**Texto de origem**
O Tribunal de Contas da
União (TCU) aprovou, em sessão realizada no dia 4.3.2026, um novo enunciado de
súmula que consolida a competência do Tribunal para julgar as contas de pessoas
físicas e jurídicas de direito privado que causem dano ao erário, mesmo quando
não há participação de agente público.
A decisão foi proferida
no Acórdão nº 448/2026 – Plenário e decorre de um incidente de uniformização de
jurisprudência, instaurado para trazer maior clareza e segurança jurídica
quanto ao alcance da atuação do Tribunal em situações envolvendo particulares. O
entendimento é respaldado por jurisprudência do próprio TCU e do Supremo
Tribunal Federal.
O enunciado aprovado da
Súmula 292 tem a seguinte redação:
"Compete
ao Tribunal de Contas da União julgar as contas de pessoas físicas ou jurídicas
de direito privado que causem dano ao Erário, independentemente da
coparticipação de servidor, empregado ou agente público, desde que as ações do
particular contrárias ao interesse público derivem de ato, contrato
administrativo ou instrumento congênere sujeito ao controle externo."

**Dados disponíveis**
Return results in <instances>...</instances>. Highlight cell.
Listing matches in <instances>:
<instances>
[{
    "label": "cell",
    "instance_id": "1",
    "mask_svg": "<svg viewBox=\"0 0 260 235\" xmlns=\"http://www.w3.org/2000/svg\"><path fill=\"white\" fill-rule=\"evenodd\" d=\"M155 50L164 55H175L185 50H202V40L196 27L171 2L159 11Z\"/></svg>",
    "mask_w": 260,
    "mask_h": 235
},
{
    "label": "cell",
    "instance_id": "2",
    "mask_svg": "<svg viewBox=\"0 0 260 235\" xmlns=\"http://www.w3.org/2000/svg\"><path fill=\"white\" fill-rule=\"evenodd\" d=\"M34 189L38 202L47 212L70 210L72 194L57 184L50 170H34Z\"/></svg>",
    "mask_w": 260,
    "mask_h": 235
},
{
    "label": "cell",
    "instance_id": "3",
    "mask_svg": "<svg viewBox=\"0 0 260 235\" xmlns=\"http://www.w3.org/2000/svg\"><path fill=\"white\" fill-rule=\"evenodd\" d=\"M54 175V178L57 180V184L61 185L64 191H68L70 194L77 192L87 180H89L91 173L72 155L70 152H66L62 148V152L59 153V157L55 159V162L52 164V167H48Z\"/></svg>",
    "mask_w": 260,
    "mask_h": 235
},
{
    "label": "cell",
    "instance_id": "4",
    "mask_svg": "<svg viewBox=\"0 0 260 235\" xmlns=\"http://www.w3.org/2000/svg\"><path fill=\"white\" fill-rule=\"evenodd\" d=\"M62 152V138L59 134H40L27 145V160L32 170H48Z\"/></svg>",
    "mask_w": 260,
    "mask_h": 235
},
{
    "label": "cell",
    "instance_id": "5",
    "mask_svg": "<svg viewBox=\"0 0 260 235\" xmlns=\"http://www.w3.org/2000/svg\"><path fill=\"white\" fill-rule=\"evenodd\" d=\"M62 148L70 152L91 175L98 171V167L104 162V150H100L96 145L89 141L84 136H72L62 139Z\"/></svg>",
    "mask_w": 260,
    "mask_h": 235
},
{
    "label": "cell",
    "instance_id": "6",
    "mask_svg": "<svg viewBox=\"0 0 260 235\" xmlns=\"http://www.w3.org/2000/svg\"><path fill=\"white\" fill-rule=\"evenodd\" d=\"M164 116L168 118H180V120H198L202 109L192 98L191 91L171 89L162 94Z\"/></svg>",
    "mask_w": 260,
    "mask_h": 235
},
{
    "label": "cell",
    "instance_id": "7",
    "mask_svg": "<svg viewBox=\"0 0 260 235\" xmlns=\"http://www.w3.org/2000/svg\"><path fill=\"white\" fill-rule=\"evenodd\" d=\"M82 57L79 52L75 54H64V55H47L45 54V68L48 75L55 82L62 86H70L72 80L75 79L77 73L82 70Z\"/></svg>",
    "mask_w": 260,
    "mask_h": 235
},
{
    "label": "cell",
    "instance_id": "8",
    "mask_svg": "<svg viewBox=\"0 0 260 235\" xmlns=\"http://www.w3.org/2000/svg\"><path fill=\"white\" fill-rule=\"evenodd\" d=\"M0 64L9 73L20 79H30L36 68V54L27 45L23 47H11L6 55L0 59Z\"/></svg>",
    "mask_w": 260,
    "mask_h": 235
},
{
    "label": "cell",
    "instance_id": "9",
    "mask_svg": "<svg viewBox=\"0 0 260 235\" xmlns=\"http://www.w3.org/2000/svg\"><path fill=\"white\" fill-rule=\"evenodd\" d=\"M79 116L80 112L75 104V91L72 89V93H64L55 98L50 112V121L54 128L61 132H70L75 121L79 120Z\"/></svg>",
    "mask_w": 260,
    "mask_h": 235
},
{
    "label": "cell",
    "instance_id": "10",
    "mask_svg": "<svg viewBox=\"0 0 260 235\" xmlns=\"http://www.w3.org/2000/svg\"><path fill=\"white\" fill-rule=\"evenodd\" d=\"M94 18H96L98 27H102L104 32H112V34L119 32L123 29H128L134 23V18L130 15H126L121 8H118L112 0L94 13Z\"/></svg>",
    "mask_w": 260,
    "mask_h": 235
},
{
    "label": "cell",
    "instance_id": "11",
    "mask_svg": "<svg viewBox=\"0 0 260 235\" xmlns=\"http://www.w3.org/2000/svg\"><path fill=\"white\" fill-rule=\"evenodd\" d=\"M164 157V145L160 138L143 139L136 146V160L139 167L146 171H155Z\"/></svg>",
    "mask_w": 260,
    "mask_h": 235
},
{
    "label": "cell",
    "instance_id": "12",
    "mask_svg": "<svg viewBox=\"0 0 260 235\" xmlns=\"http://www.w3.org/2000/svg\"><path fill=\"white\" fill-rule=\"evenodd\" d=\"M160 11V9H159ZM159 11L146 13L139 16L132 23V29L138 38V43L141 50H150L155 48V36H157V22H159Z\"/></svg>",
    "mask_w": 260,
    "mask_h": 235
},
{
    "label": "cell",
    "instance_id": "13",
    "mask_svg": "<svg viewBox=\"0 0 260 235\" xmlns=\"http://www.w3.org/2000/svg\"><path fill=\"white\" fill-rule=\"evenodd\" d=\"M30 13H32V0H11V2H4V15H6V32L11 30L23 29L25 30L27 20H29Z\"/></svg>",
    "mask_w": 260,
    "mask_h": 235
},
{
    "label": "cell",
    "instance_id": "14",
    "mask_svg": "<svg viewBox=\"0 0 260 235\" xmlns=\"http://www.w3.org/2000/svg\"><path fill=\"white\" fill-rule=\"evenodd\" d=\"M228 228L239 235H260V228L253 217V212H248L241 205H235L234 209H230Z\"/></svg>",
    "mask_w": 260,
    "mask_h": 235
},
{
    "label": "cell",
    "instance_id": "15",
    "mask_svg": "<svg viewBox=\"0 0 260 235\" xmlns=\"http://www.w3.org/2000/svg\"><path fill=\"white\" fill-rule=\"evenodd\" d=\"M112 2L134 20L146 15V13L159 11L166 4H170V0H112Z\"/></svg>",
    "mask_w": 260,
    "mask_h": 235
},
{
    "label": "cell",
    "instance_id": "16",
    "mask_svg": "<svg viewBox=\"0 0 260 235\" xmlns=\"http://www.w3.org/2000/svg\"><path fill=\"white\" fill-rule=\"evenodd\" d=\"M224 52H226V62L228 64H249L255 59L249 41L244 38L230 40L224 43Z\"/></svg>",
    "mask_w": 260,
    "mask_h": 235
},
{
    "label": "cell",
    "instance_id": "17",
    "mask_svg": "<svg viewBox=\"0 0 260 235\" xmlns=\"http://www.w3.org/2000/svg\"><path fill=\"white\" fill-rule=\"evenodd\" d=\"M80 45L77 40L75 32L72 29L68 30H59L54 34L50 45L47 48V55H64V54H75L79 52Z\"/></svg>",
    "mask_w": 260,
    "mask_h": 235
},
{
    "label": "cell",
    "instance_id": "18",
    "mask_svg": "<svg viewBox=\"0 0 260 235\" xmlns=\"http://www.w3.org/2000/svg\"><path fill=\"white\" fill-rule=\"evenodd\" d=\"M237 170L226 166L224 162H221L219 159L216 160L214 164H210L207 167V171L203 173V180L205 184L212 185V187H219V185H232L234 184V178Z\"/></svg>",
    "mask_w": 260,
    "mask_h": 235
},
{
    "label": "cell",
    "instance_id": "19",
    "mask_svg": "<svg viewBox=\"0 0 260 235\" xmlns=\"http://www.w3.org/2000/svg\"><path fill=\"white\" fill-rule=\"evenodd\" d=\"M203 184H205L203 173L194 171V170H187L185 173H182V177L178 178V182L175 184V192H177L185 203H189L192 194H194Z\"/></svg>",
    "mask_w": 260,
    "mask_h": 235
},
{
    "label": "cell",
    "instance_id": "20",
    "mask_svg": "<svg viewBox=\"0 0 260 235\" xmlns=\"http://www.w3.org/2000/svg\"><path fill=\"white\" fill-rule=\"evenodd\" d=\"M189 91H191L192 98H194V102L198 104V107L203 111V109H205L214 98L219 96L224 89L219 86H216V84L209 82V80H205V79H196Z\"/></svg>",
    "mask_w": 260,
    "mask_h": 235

**Conjunto de tarefas**
a: Traduza para o inglês esta frase do texto sobre a nova súmula do TCU: "O entendimento é respaldado por jurisprudência do próprio TCU e do Supremo Tribunal Federal."
b: Segundo o texto sobre a nova súmula do TCU, em que acórdão foi proferida a decisão?
c: Dê continuidade ao texto sobre a nova súmula do TCU a partir do ponto em que ele termina.

**Respostas às tarefas**
a: The understanding is supported by case law of the TCU itself and of the Federal Supreme Court.

b: No Acórdão nº 448/2026 – Plenário.

c:
Segundo o TCU, a
competência para o julgamento das contas de particulares decorre dos arts. 70,
parágrafo único, e 71, II, ambos da Constituição Federal, bem como da Lei nº
8.443/1992, e alcança qualquer pessoa física ou jurídica cujas ações contrárias
ao interesse público estejam relacionadas a ato, contrato administrativo ou
instrumento congênere sujeito ao controle externo, ainda que não haja
coparticipação de servidor ou agente público.
No voto condutor, o ministro
relator Walton Alencar Rodrigues ressaltou que a Constituição utiliza a
expressão “qualquer pessoa” ao tratar da obrigação de prestar contas, o que
abrange tanto agentes públicos quanto particulares. Destacou, ainda, que o
critério determinante para a incidência do controle do TCU é a relação do ato
com recursos públicos ou com a atividade administrativa, e não a natureza
jurídica do responsável.
A consolidação desse
entendimento reforça o alcance do controle externo e tem impacto relevante para
particulares que mantêm relações contratuais com a Administração Pública.